■ EXERCISE DIRECTIONS
Transcribe the listing that follows in full, exactly, and drop its images.

START INPUT DATA

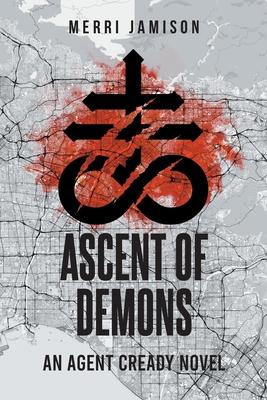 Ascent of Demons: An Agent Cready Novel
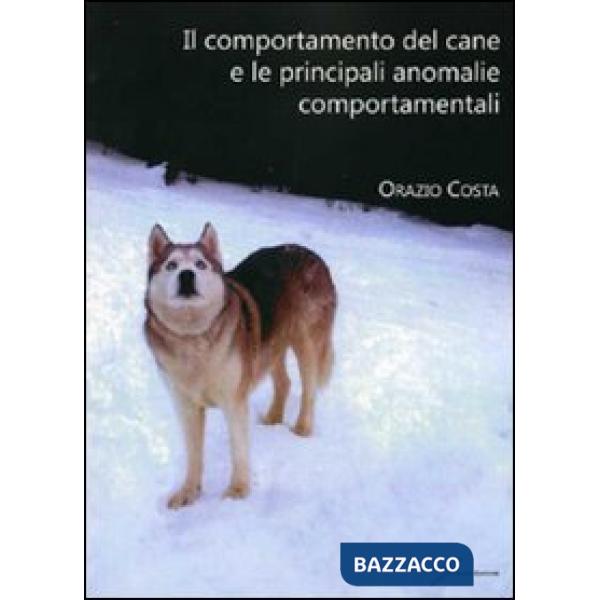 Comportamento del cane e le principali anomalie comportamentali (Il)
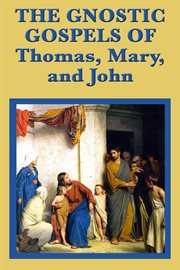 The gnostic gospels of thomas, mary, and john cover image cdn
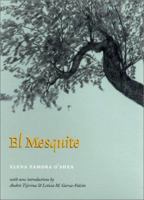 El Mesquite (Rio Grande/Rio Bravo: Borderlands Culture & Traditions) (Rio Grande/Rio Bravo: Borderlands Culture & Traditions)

END INPUT DATA

■ SOLUTION TO THE EXERCISE
 Ascent of Demons: An Agent Cready Novel
 Comportamento del cane e le principali anomalie comportamentali (Il)
 The gnostic gospels of thomas, mary, and john cover image cdn
 El Mesquite (Rio Grande/Rio Bravo: Borderlands Culture & Traditions) (Rio Grande/Rio Bravo: Borderlands Culture & Traditions)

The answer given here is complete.